**TASK BRIEF:**
Quote the whole listing verbatim.
[START OF GIVEN ENTRIES]
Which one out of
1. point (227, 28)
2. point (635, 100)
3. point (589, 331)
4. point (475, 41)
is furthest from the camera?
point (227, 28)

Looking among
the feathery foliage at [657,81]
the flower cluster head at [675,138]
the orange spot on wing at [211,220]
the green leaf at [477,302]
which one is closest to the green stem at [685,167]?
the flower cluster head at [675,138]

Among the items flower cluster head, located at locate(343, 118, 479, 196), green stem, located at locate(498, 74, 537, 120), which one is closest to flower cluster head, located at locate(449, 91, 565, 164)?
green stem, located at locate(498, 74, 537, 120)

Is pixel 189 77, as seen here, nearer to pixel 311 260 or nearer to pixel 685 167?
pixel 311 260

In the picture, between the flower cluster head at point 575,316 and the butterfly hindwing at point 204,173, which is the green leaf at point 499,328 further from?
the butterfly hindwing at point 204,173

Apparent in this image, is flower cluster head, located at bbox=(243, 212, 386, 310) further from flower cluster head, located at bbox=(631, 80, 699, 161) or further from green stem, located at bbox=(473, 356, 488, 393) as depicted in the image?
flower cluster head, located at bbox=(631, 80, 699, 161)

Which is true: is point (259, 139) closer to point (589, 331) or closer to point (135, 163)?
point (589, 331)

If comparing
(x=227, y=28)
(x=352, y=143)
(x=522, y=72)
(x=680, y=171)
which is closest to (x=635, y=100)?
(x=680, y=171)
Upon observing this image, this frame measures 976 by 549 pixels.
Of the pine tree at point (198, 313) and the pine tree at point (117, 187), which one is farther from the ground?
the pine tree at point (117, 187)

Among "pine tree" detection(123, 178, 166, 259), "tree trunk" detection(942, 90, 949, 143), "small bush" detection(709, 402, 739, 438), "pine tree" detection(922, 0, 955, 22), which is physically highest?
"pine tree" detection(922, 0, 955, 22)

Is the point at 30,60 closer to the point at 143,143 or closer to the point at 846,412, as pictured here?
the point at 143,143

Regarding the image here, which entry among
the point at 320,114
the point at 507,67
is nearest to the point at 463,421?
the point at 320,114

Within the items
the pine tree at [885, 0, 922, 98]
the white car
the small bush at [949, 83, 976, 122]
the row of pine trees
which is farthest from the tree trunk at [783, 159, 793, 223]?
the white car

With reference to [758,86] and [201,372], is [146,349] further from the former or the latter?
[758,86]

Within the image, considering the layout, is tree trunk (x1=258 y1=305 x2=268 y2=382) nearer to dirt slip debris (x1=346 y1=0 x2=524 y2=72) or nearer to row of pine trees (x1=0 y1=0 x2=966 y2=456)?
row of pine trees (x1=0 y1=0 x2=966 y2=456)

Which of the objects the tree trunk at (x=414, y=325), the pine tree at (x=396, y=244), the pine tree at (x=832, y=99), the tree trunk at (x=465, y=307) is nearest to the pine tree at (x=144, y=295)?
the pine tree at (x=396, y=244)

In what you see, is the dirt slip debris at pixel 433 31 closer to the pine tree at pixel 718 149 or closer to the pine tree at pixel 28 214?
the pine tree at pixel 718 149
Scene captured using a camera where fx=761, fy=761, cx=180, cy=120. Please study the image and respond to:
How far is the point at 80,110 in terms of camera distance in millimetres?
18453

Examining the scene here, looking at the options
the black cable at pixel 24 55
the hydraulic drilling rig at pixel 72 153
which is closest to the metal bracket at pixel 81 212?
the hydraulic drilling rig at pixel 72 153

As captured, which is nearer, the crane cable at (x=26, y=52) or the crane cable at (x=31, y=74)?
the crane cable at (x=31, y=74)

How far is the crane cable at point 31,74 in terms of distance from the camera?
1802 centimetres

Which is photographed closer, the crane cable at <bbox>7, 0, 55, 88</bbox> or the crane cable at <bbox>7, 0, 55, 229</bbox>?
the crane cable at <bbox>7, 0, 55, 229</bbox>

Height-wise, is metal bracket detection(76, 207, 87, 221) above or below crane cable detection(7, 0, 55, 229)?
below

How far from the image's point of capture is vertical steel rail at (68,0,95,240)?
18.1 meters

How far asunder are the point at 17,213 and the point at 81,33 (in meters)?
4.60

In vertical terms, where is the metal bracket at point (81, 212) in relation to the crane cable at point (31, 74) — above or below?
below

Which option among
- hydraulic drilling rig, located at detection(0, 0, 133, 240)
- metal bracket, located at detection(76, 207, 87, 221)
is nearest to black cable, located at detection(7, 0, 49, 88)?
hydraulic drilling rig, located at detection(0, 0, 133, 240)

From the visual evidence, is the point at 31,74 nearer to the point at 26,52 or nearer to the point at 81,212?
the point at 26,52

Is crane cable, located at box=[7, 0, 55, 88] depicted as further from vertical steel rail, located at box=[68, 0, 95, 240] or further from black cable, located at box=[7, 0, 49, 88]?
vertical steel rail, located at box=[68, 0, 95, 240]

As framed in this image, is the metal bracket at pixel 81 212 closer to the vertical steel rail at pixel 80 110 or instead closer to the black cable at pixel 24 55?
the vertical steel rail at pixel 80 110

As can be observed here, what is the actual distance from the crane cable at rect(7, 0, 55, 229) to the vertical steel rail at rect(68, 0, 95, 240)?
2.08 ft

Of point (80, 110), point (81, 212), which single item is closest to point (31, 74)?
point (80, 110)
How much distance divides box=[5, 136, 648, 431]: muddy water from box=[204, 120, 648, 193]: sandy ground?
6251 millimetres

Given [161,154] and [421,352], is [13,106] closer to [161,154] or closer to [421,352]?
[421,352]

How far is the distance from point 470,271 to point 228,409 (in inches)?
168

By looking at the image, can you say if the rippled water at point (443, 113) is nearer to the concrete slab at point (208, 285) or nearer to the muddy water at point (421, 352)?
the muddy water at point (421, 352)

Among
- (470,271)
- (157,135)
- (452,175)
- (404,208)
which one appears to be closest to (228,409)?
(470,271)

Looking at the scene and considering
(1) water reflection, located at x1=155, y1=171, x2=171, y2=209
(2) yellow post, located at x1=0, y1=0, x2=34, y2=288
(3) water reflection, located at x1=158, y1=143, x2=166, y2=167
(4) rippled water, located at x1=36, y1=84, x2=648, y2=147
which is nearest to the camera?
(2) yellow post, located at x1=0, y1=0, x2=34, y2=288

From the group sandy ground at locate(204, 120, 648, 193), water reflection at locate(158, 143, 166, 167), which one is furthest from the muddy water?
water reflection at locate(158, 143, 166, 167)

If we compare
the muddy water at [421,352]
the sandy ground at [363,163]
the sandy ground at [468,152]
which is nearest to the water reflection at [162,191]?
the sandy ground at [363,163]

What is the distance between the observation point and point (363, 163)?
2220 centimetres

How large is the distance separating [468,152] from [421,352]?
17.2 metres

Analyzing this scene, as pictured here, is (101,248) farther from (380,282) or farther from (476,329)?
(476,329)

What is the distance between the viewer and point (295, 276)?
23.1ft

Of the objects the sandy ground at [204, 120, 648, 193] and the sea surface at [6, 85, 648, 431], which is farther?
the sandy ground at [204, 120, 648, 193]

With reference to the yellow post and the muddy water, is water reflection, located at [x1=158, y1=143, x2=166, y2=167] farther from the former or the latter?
[END OF GIVEN ENTRIES]
**CORRECT RESPONSE:**
Which one out of
1. point (227, 28)
2. point (635, 100)
3. point (589, 331)
4. point (475, 41)
is furthest from the camera?
point (227, 28)

Looking among
the feathery foliage at [657,81]
the flower cluster head at [675,138]
the orange spot on wing at [211,220]
the green leaf at [477,302]
which one is closest to the green stem at [685,167]?
the flower cluster head at [675,138]

Among the items flower cluster head, located at locate(343, 118, 479, 196), green stem, located at locate(498, 74, 537, 120), which one is closest to flower cluster head, located at locate(449, 91, 565, 164)?
green stem, located at locate(498, 74, 537, 120)

Is pixel 189 77, as seen here, nearer to pixel 311 260 or nearer to pixel 685 167?
pixel 311 260

In the picture, between the flower cluster head at point 575,316 and the butterfly hindwing at point 204,173, which is the green leaf at point 499,328 further from?
the butterfly hindwing at point 204,173

Apparent in this image, is flower cluster head, located at bbox=(243, 212, 386, 310) further from flower cluster head, located at bbox=(631, 80, 699, 161) or further from green stem, located at bbox=(473, 356, 488, 393) as depicted in the image?
flower cluster head, located at bbox=(631, 80, 699, 161)

Which is true: is point (259, 139) closer to point (589, 331) or closer to point (135, 163)?
point (589, 331)

If comparing
(x=227, y=28)
(x=352, y=143)
(x=522, y=72)
(x=680, y=171)
which is closest to (x=635, y=100)?
(x=680, y=171)
Upon observing this image, this frame measures 976 by 549 pixels.
Of the pine tree at point (198, 313) and the pine tree at point (117, 187), which one is farther from the ground?
the pine tree at point (117, 187)

Among "pine tree" detection(123, 178, 166, 259), "tree trunk" detection(942, 90, 949, 143), "small bush" detection(709, 402, 739, 438), "pine tree" detection(922, 0, 955, 22), which is physically highest?
"pine tree" detection(922, 0, 955, 22)

Is the point at 30,60 closer to the point at 143,143 or closer to the point at 846,412, as pictured here?
the point at 143,143

Regarding the image here, which entry among
the point at 320,114
the point at 507,67
is nearest to the point at 463,421?
the point at 320,114

Within the items
the pine tree at [885, 0, 922, 98]
the white car
the small bush at [949, 83, 976, 122]
the row of pine trees
which is farthest from the tree trunk at [783, 159, 793, 223]?
the white car

With reference to [758,86] and [201,372], is [146,349] further from the former or the latter?
[758,86]

Within the image, considering the layout, is tree trunk (x1=258 y1=305 x2=268 y2=382) nearer to dirt slip debris (x1=346 y1=0 x2=524 y2=72) or nearer to row of pine trees (x1=0 y1=0 x2=966 y2=456)?
row of pine trees (x1=0 y1=0 x2=966 y2=456)

Which of the objects the tree trunk at (x=414, y=325), the pine tree at (x=396, y=244), the pine tree at (x=832, y=99), the tree trunk at (x=465, y=307) is nearest to the pine tree at (x=144, y=295)?
the pine tree at (x=396, y=244)

In what you see, is the dirt slip debris at pixel 433 31 closer to the pine tree at pixel 718 149 or closer to the pine tree at pixel 28 214?
the pine tree at pixel 718 149
Scene captured using a camera where fx=761, fy=761, cx=180, cy=120. Please study the image and respond to:
How far is the point at 80,110 in terms of camera distance in millimetres?
18453

Examining the scene here, looking at the options
the black cable at pixel 24 55
the hydraulic drilling rig at pixel 72 153
which is closest to the metal bracket at pixel 81 212?
the hydraulic drilling rig at pixel 72 153

As captured, which is nearer, the crane cable at (x=26, y=52) or the crane cable at (x=31, y=74)?
the crane cable at (x=31, y=74)

How far is the crane cable at point 31,74 in terms of distance from the camera?
1802 centimetres

Which is photographed closer, the crane cable at <bbox>7, 0, 55, 88</bbox> or the crane cable at <bbox>7, 0, 55, 229</bbox>?
the crane cable at <bbox>7, 0, 55, 229</bbox>

Height-wise, is metal bracket detection(76, 207, 87, 221) above or below crane cable detection(7, 0, 55, 229)?
below

How far from the image's point of capture is vertical steel rail at (68,0,95,240)?
18.1 meters

How far asunder are the point at 17,213 and the point at 81,33 (in meters)?
4.60

In vertical terms, where is the metal bracket at point (81, 212) in relation to the crane cable at point (31, 74) — above or below?
below

Which option among
- hydraulic drilling rig, located at detection(0, 0, 133, 240)
- metal bracket, located at detection(76, 207, 87, 221)
is nearest to black cable, located at detection(7, 0, 49, 88)?
hydraulic drilling rig, located at detection(0, 0, 133, 240)

From the visual evidence, is the point at 31,74 nearer to the point at 26,52 or nearer to the point at 81,212?
the point at 26,52

Is crane cable, located at box=[7, 0, 55, 88] depicted as further from vertical steel rail, located at box=[68, 0, 95, 240] or further from black cable, located at box=[7, 0, 49, 88]?
vertical steel rail, located at box=[68, 0, 95, 240]

As framed in this image, is the metal bracket at pixel 81 212 closer to the vertical steel rail at pixel 80 110 or instead closer to the black cable at pixel 24 55?
the vertical steel rail at pixel 80 110

As can be observed here, what is the actual distance from the crane cable at rect(7, 0, 55, 229) to the vertical steel rail at rect(68, 0, 95, 240)?
2.08 ft

Of point (80, 110), point (81, 212), which single item is closest to point (31, 74)?
point (80, 110)
How much distance divides box=[5, 136, 648, 431]: muddy water from box=[204, 120, 648, 193]: sandy ground?
6251 millimetres

Given [161,154] and [421,352], is [13,106] closer to [161,154] or closer to [421,352]?
[421,352]

How far is the distance from point 470,271 to point 228,409 (in inches)?
168

By looking at the image, can you say if the rippled water at point (443, 113) is nearer to the concrete slab at point (208, 285) or nearer to the muddy water at point (421, 352)?
the muddy water at point (421, 352)

Among
- (470,271)
- (157,135)
- (452,175)
- (404,208)
which one appears to be closest to (228,409)?
(470,271)

Looking at the scene and considering
(1) water reflection, located at x1=155, y1=171, x2=171, y2=209
(2) yellow post, located at x1=0, y1=0, x2=34, y2=288
(3) water reflection, located at x1=158, y1=143, x2=166, y2=167
(4) rippled water, located at x1=36, y1=84, x2=648, y2=147
which is nearest to the camera?
(2) yellow post, located at x1=0, y1=0, x2=34, y2=288

From the group sandy ground at locate(204, 120, 648, 193), water reflection at locate(158, 143, 166, 167), which one is furthest from the muddy water?
water reflection at locate(158, 143, 166, 167)

If we compare
the muddy water at [421,352]
the sandy ground at [363,163]
the sandy ground at [468,152]
which is nearest to the water reflection at [162,191]?
the sandy ground at [363,163]

What is the distance between the observation point and point (363, 163)?
2220 centimetres

How large is the distance separating [468,152] from [421,352]?
17.2 metres

Analyzing this scene, as pictured here, is (101,248) farther from (380,282) or farther from (476,329)?
(476,329)

What is the distance between the viewer and point (295, 276)?
23.1ft

Of the objects the sandy ground at [204, 120, 648, 193] and the sea surface at [6, 85, 648, 431], which is farther?
the sandy ground at [204, 120, 648, 193]

With reference to the yellow post and the muddy water, is water reflection, located at [x1=158, y1=143, x2=166, y2=167] farther from the former or the latter?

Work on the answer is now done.